-- Opening Marker --

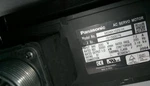 Used & Tested Panasonic MSMA102S1H Servo Motor. Fixed Price $713.00.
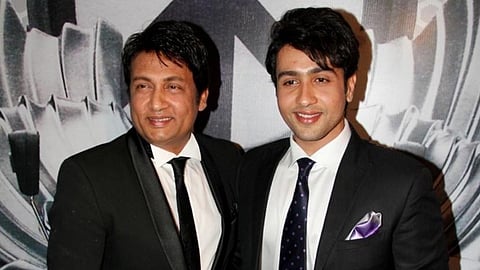 শেখর সুমন ও অধ্যয়ন সুমন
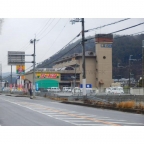 豊能郡能勢町平通（能勢電鉄妙見線山下駅）の貸家その他1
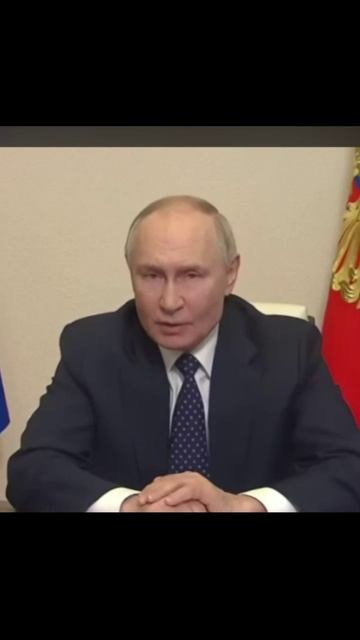 Трамп Просит ПОЩАДЫ у Путина #news #ukraine #россия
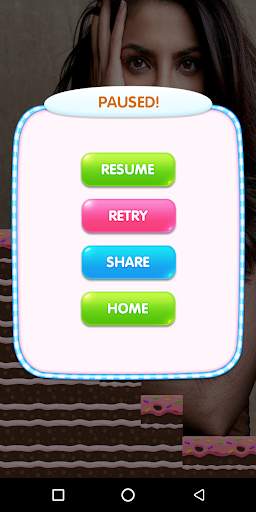 Priyanka Chopra Candy Jump screenshot 4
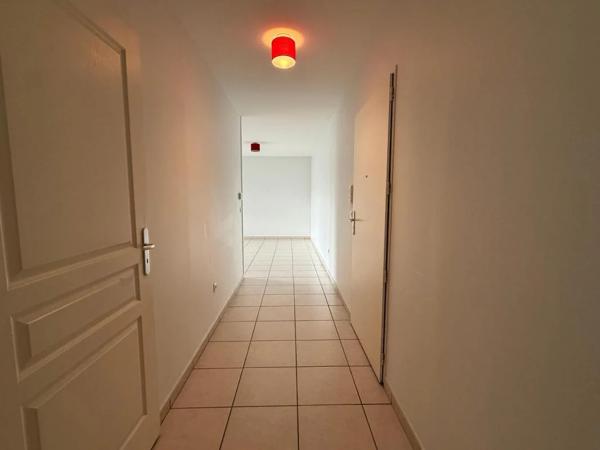 Appartement à louer à Romans-sur-Isère (26100)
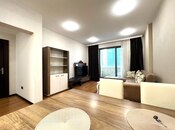 İcarəyə verilir 2 otaqlı yeni tikili 95 m², Səbail r., photo 3 from 8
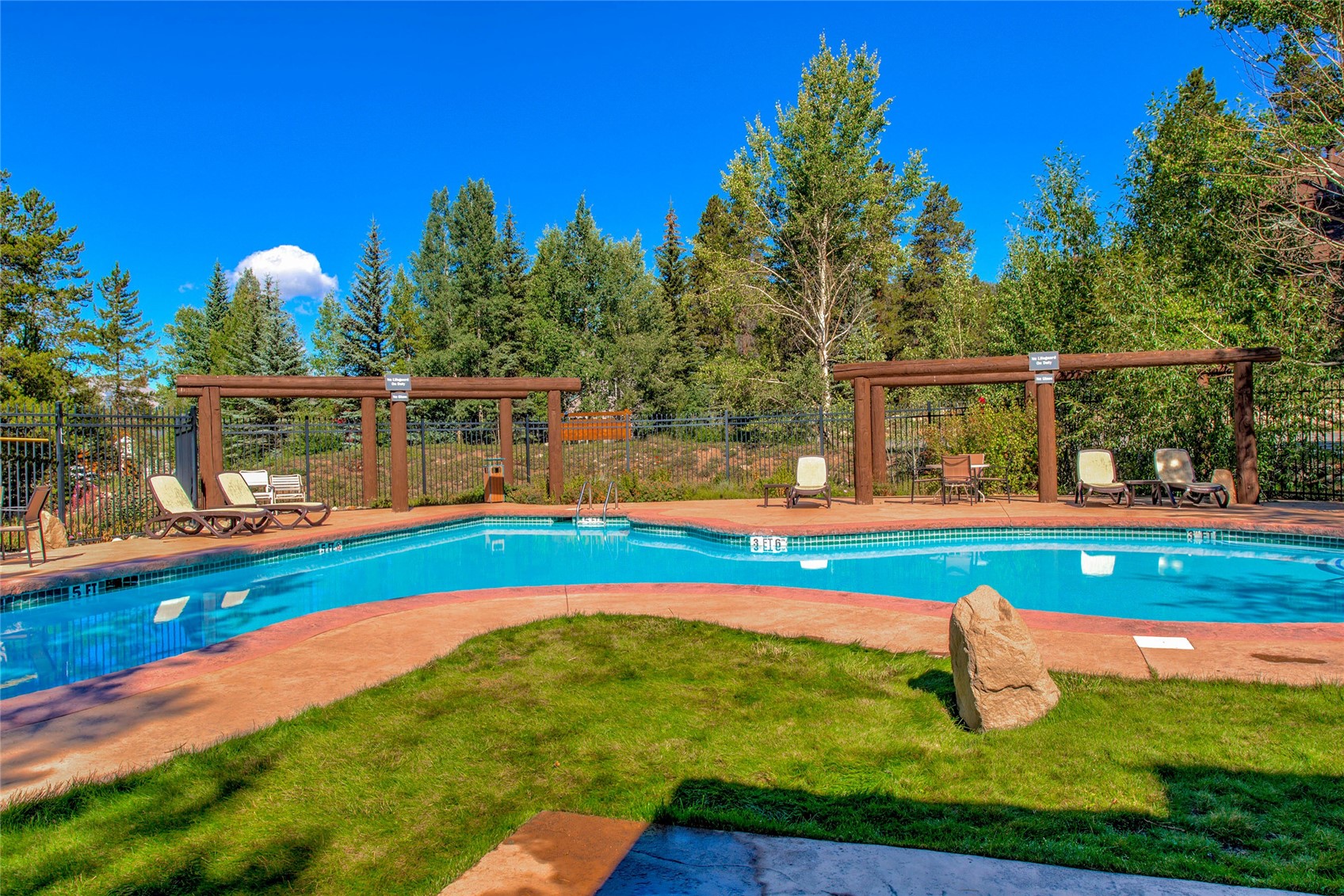 502 Northstar Drive Keystone CO 80435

-- Closing Marker --

Every line above needs to be written out again as it stands. Pictures do not belong in the copy.

[Result]
 Used & Tested Panasonic MSMA102S1H Servo Motor. Fixed Price $713.00.
 শেখর সুমন ও অধ্যয়ন সুমন
 豊能郡能勢町平通（能勢電鉄妙見線山下駅）の貸家その他1
 Трамп Просит ПОЩАДЫ у Путина #news #ukraine #россия
 Priyanka Chopra Candy Jump screenshot 4
 Appartement à louer à Romans-sur-Isère (26100)
 İcarəyə verilir 2 otaqlı yeni tikili 95 m², Səbail r., photo 3 from 8
 502 Northstar Drive Keystone CO 80435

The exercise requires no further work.